This project is designed to help you learn and experiment with dspy.ai by providing simple, "hello world"-style examples using different language models (LLMs and SLMs).
The goal is to demonstrate how to send basic instructions (such as "Say Hello World") to various language models using dspy.ai, with examples for OpenAI, Anthropic, and a SLM running on-device.
-
chatresponse_claude.py
Sends a simple instruction to an LLM via Anthropic's Claude 3.5 Sonnet model and prints the response. -
chatresponse_openai.py
Sends a simple instruction (e.g., "Say Hello World") to an LLM via OpenAI's GPT-4o model and prints the response. -
chatresponse_slm.py
Sends a simple instruction to a locally running SLM (Small Language Model) using Ollama's Llama3.2-1b and prints the response. -
classify_slm.py
Given a sentence, classify the sentiment to one of 3 values: positive, negative or neutral. Sends this to a locally running SLM (Small Language Model) using Ollama's Llama3.2-1b and prints the response and confidence. -
cot_slm.py
Given a mathematical problem, use the Chain of Thought primitive, to reason over the answer. Sends this to a locally running SLM (Small Language Model) using Ollama's Llama3.2-1b and prints the response. -
cot.py
Given a mathematical problem, use the Chain of Thought primitive, to reason over the answer. Sends this to an OpenAI model (gpt-4o-mini) and prints the response. -
followuptask.py
Given a sentence, find the top 3 follow up tasks. Sends this to an OpenAI model (gpt-4o-mini) and prints the response. -
infoextraction.py
Given a sentence, extract entities and generate headlines. Sends this to a locally running SLM (Small Language Model) using Ollama's Llama3.2-1b and prints the response. -
tool_example.py
Demonstrates DSPy's tool integration using the ReAct (Reasoning + Acting) pattern with a custom FizzBuzz tool. Shows how to create custom tools, integrate them with DSPy modules, and use iterative reasoning to solve problems step-by-step.
Contains scripts and data for evaluating summarization quality:
- summarization_metric.py
Evaluates the quality of generated summaries using custom or model-based metrics. Can be used to compare different summarization models or approaches. - dataset.jsonl
Example dataset in JSON Lines format for summarization evaluation.
Contains scripts and results for evaluating the style of generated text:
- style_evaluation_metric.py
Evaluates whether generated answers match a requested style (formal, casual, neutral) using DSPy and LLMs. Includes metrics for style match and answer length, and prints a results table. - results_gpt_4o.txt, results_gpt_4_1_mini.txt, results_claude_sonnet4.txt
Example output files showing evaluation results for different models.
- Clone this repository
- Create
.envfile and fill in OPENAI_API_KEY and CLAUDE_API_KEY API keys - Run scripts
python llm_chatresponse_openai.py

****************************************

__What this task involves__
Answer these from the dspy.ai examples page:
(a) Which model does chatresponse_claude.py send its instruction to?
(b) What three values can classify_slm.py assign as a sentiment?
(c) Which two API keys does the setup say to fill in?
You can leave the records aside; nothing here relies on them.

__Data extract__
****************************************

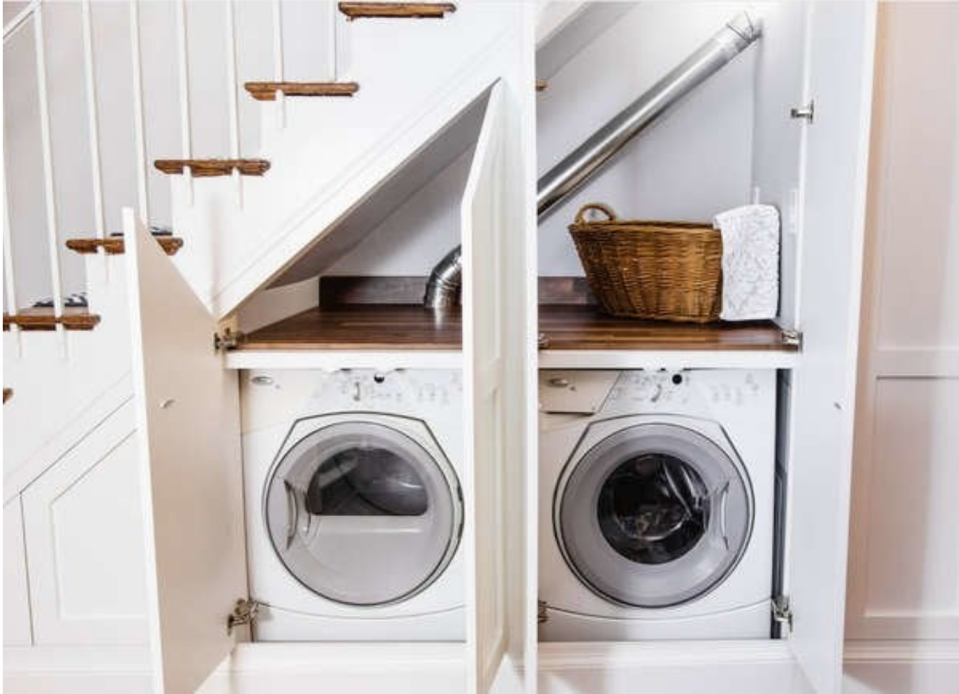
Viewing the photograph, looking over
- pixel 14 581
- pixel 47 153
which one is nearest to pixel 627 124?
pixel 47 153

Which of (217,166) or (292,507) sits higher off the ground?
(217,166)

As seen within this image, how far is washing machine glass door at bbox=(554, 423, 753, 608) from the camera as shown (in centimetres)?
221

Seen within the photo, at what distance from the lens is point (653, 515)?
90.2 inches

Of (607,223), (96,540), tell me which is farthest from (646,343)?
(96,540)

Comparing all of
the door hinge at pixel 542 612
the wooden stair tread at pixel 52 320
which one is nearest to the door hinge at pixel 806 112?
the door hinge at pixel 542 612

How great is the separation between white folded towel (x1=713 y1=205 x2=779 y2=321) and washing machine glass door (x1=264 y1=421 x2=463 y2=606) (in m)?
0.91

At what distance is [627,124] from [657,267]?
0.62 m

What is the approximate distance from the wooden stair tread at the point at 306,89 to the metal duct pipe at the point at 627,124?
31.9 inches

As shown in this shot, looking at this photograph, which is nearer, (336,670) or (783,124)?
(336,670)

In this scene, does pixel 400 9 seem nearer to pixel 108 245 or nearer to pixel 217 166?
pixel 217 166

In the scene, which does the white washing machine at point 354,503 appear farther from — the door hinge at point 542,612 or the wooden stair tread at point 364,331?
the door hinge at point 542,612

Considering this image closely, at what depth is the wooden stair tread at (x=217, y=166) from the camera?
6.79 feet

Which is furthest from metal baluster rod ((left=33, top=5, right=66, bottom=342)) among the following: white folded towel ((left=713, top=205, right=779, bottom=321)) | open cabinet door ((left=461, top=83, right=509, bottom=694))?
white folded towel ((left=713, top=205, right=779, bottom=321))

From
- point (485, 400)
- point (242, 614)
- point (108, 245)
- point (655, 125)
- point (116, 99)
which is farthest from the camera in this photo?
point (116, 99)
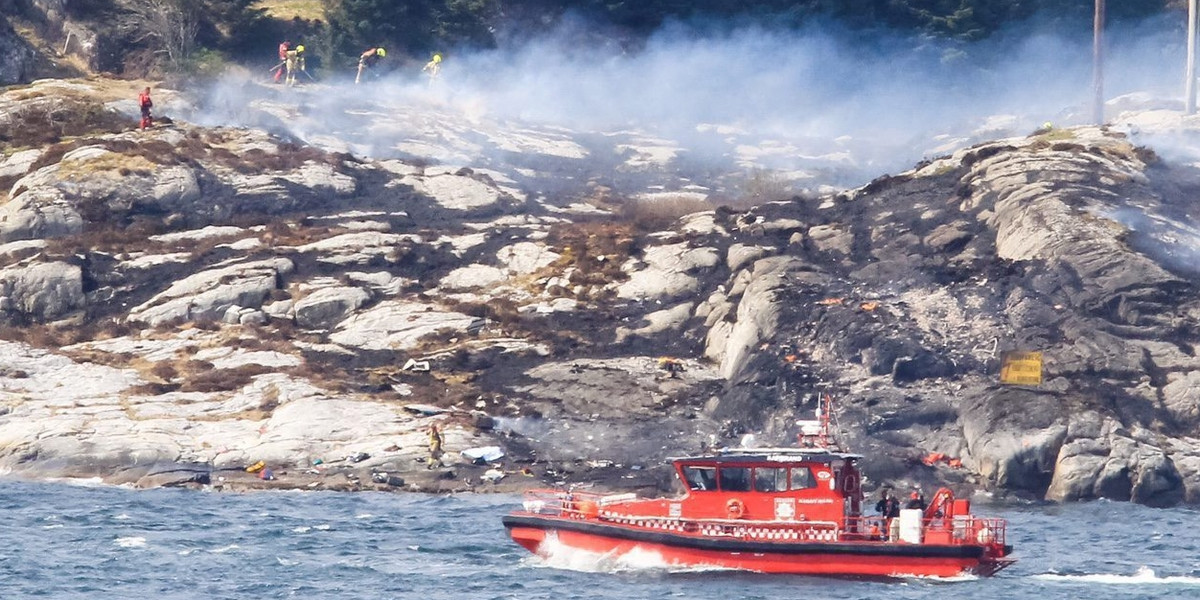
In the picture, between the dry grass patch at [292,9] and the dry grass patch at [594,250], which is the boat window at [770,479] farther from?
the dry grass patch at [292,9]

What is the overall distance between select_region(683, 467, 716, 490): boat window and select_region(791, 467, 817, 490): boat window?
203cm

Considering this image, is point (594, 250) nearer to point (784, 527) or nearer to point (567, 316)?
point (567, 316)

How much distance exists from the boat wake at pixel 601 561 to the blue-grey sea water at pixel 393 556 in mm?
75

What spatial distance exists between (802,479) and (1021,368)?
67.9 feet

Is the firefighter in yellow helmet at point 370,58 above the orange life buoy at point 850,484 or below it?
above

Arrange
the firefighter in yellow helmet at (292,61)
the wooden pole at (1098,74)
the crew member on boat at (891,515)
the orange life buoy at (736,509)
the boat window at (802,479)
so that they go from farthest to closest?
the firefighter in yellow helmet at (292,61)
the wooden pole at (1098,74)
the orange life buoy at (736,509)
the boat window at (802,479)
the crew member on boat at (891,515)

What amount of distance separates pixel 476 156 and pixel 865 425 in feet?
124

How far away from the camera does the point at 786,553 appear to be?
4509 cm

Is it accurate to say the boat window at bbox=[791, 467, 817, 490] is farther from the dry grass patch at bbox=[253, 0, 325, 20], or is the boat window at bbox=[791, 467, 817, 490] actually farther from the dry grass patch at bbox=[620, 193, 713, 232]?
the dry grass patch at bbox=[253, 0, 325, 20]

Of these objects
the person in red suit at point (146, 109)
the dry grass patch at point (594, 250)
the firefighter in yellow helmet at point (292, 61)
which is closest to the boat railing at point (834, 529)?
the dry grass patch at point (594, 250)

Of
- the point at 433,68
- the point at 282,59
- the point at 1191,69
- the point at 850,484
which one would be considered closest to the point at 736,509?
the point at 850,484

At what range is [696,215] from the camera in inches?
3214

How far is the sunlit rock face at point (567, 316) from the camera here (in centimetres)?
6147

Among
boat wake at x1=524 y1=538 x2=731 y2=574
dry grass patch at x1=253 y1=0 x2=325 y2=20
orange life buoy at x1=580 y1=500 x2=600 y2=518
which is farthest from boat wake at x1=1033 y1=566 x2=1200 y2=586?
dry grass patch at x1=253 y1=0 x2=325 y2=20
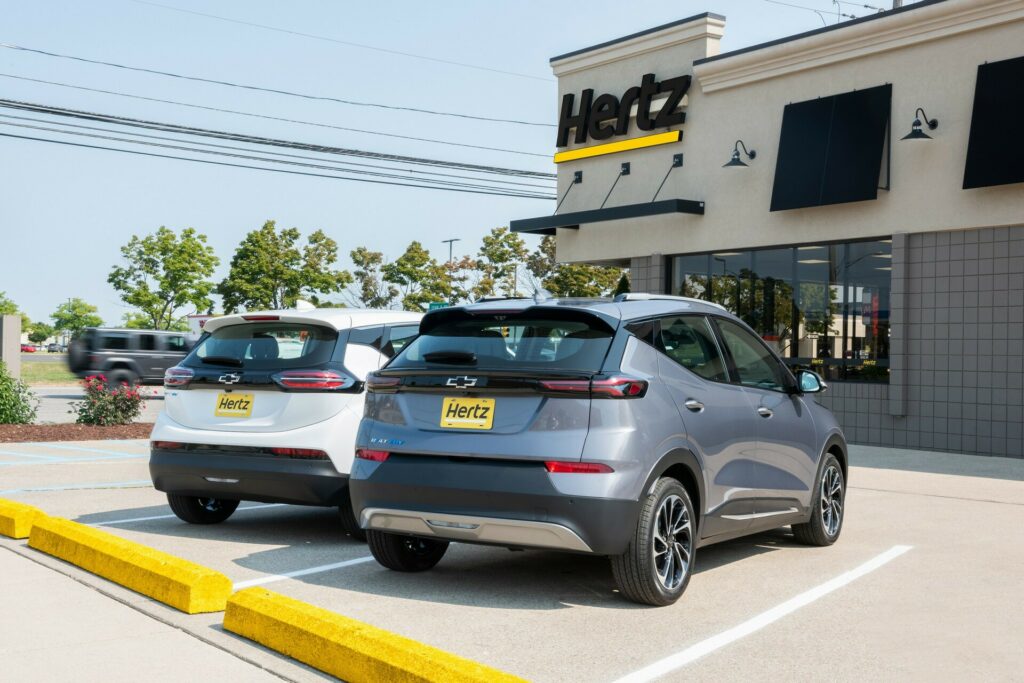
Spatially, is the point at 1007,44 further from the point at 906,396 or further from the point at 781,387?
the point at 781,387

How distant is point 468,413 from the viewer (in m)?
5.96

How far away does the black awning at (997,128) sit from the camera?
15984mm

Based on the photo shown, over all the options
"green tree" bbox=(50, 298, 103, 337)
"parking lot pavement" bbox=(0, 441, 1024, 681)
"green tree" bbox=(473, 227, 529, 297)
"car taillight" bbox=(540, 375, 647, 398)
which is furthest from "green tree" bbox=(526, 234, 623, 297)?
"green tree" bbox=(50, 298, 103, 337)

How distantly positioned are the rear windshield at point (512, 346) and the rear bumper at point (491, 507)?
558mm

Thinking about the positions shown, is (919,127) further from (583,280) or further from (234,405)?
(583,280)

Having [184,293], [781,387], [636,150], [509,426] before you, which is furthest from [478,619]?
[184,293]

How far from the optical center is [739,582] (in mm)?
6738

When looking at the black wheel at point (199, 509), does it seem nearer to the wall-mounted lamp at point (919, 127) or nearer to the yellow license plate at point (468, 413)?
the yellow license plate at point (468, 413)

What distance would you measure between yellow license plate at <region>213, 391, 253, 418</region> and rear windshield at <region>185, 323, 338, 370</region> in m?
0.23

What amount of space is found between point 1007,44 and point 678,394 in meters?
13.1

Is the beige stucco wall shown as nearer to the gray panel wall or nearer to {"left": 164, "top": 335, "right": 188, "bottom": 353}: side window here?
the gray panel wall

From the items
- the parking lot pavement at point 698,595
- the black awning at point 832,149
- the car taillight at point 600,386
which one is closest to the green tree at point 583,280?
the black awning at point 832,149

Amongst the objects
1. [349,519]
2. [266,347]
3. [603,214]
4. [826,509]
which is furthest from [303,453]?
[603,214]

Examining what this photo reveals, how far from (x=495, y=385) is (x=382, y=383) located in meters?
0.85
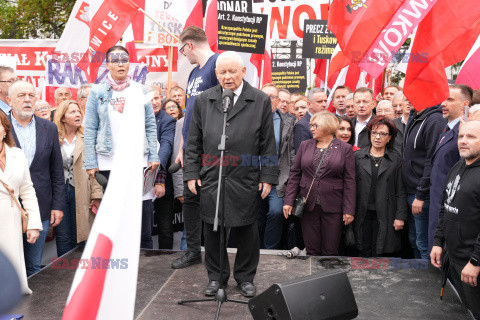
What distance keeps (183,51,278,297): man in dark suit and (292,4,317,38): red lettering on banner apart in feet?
21.1

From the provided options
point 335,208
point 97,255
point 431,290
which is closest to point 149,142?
point 335,208

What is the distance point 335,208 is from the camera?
228 inches

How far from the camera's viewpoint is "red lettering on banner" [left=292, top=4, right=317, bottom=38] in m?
10.6

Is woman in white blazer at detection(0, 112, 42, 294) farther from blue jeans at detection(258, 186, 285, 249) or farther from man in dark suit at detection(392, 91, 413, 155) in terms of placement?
man in dark suit at detection(392, 91, 413, 155)

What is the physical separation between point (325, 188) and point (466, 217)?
1.89m

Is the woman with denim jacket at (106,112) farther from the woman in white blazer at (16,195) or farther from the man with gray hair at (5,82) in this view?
the man with gray hair at (5,82)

****************************************

__Reply__
(a) Anthropic's Claude 3.5 Sonnet
(b) Positive, negative, or neutral
(c) OPENAI_API_KEY and CLAUDE_API_KEY